● PROVIDED DATA:
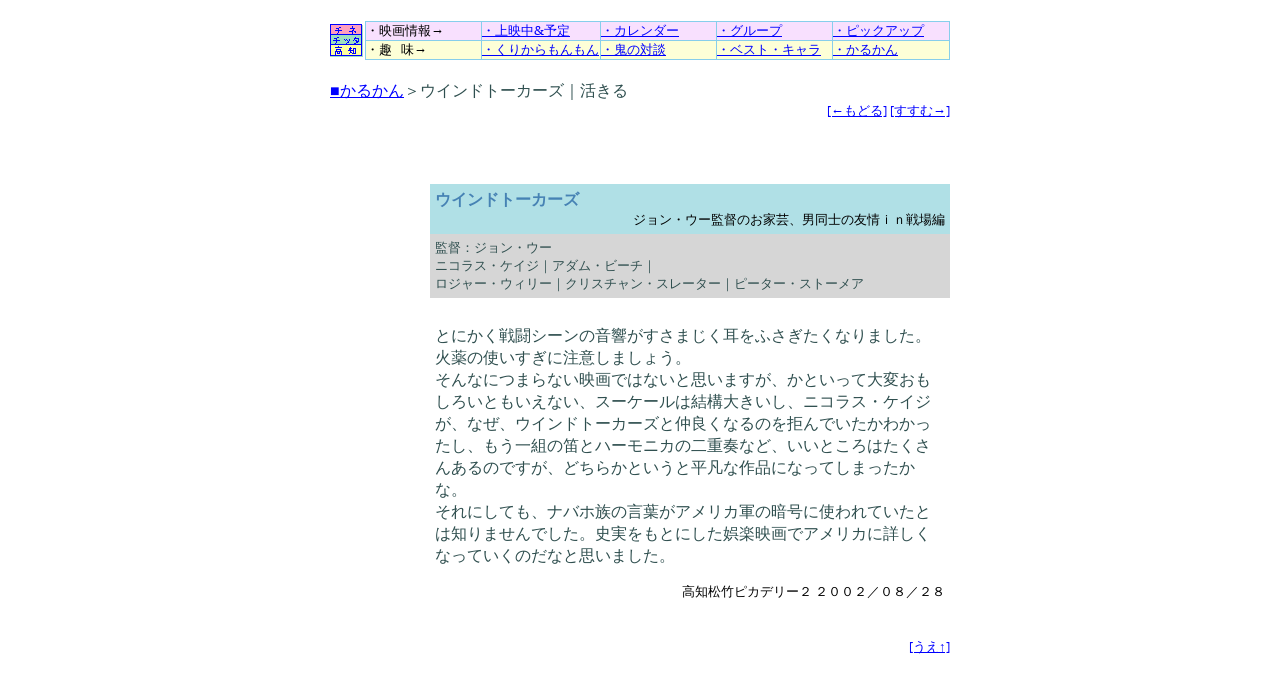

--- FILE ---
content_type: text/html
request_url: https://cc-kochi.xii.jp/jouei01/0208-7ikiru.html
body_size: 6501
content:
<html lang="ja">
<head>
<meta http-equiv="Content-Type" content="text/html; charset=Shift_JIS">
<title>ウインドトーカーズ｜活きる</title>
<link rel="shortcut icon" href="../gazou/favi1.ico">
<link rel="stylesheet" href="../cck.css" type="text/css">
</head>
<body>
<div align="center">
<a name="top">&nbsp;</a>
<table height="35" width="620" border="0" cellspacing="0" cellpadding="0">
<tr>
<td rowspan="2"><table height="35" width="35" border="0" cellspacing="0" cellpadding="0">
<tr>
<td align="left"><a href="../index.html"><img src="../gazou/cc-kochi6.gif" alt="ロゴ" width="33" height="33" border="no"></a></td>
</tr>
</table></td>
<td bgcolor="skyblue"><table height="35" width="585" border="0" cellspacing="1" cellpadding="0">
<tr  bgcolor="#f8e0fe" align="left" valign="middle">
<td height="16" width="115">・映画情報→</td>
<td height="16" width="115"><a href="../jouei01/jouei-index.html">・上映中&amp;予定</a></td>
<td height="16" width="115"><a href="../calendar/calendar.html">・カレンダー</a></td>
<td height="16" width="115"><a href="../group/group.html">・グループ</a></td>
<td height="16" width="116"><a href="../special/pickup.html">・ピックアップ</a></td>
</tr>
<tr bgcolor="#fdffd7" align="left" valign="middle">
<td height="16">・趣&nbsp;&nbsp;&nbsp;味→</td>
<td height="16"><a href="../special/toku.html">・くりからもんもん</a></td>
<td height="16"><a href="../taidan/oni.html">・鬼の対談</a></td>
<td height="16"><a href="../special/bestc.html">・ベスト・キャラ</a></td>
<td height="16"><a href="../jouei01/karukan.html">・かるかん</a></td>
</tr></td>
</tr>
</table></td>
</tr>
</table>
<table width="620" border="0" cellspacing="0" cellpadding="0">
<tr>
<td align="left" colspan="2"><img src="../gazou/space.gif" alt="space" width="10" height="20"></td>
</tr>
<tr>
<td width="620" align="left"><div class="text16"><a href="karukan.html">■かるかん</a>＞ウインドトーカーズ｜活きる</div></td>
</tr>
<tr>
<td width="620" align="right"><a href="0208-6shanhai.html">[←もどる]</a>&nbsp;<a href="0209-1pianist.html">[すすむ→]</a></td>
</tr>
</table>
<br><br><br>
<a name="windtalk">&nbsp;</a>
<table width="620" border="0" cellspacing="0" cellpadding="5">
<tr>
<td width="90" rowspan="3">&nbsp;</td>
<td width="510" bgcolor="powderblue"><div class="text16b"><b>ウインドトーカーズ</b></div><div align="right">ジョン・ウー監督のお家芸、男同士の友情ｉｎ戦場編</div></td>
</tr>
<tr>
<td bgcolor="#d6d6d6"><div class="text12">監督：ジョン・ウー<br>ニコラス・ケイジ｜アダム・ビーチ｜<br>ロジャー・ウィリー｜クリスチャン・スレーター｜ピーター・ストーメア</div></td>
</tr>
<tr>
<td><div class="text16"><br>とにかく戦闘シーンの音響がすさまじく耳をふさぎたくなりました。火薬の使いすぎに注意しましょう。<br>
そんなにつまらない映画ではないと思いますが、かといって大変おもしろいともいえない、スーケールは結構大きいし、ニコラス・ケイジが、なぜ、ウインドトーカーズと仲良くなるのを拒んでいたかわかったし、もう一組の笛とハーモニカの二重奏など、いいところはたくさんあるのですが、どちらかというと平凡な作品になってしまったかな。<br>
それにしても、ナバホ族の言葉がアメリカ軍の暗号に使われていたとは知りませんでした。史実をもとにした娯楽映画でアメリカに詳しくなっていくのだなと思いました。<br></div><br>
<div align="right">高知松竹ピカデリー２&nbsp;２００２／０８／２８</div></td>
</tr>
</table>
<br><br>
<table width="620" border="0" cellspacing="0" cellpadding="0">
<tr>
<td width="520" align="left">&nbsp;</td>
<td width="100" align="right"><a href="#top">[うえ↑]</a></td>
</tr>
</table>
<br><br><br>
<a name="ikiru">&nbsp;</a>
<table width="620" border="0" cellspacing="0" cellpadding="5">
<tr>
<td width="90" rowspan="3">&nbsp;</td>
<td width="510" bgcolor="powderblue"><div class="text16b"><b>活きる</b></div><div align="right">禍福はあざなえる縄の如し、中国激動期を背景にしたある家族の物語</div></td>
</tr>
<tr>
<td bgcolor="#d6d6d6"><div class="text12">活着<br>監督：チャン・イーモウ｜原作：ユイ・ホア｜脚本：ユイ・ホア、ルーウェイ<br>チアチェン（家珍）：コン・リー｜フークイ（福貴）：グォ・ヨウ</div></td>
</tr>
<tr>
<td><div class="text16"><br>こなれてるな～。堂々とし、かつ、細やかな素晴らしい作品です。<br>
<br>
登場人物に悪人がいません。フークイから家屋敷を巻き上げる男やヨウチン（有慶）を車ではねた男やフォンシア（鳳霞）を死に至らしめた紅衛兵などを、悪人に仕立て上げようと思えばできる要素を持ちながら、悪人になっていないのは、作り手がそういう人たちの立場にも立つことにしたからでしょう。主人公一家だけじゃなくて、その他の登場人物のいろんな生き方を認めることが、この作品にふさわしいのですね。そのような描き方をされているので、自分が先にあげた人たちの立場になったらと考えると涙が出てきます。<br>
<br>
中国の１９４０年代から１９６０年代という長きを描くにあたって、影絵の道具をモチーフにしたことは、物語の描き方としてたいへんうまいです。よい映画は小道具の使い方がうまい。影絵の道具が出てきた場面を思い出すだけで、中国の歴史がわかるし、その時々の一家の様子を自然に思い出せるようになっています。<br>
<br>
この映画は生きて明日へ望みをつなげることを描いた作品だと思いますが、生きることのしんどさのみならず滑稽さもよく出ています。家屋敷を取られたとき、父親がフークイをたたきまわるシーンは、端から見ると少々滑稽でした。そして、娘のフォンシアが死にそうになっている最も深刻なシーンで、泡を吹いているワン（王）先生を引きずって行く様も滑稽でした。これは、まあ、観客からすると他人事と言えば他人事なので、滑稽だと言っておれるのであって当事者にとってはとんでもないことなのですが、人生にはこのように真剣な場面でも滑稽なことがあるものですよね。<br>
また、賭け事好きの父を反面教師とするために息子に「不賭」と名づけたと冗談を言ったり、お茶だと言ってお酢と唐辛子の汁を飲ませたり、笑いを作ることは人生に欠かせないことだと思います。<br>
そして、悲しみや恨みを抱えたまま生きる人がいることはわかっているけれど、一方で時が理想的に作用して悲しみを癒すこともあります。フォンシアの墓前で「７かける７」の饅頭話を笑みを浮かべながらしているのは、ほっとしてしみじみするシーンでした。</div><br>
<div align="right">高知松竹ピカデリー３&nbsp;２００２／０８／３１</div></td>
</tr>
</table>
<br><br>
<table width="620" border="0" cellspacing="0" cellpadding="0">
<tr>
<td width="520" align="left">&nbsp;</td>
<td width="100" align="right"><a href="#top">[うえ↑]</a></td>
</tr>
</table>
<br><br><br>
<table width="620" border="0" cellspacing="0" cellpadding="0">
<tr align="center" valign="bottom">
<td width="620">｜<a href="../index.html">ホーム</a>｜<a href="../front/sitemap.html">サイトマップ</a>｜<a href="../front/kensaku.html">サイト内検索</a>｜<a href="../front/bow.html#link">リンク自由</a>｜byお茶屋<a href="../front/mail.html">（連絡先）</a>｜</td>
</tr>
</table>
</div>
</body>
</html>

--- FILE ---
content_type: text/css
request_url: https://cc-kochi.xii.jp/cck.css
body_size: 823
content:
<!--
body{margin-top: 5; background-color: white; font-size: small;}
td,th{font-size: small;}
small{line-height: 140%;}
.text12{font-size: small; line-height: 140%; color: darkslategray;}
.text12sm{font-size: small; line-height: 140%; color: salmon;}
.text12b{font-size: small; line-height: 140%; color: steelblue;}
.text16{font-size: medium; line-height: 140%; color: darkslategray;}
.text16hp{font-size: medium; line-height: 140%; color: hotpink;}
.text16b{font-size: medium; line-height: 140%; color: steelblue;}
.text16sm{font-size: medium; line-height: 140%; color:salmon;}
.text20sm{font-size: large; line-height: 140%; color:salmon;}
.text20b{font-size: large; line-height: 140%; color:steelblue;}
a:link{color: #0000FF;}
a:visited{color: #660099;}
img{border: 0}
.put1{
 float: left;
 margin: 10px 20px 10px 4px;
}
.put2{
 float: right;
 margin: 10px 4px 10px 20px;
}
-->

● TO DO:
If a line in the listing contains the string "salmon", copy it.

● SOLUTION:
.text12sm{font-size: small; line-height: 140%; color: salmon;}
.text16sm{font-size: medium; line-height: 140%; color:salmon;}
.text20sm{font-size: large; line-height: 140%; color:salmon;}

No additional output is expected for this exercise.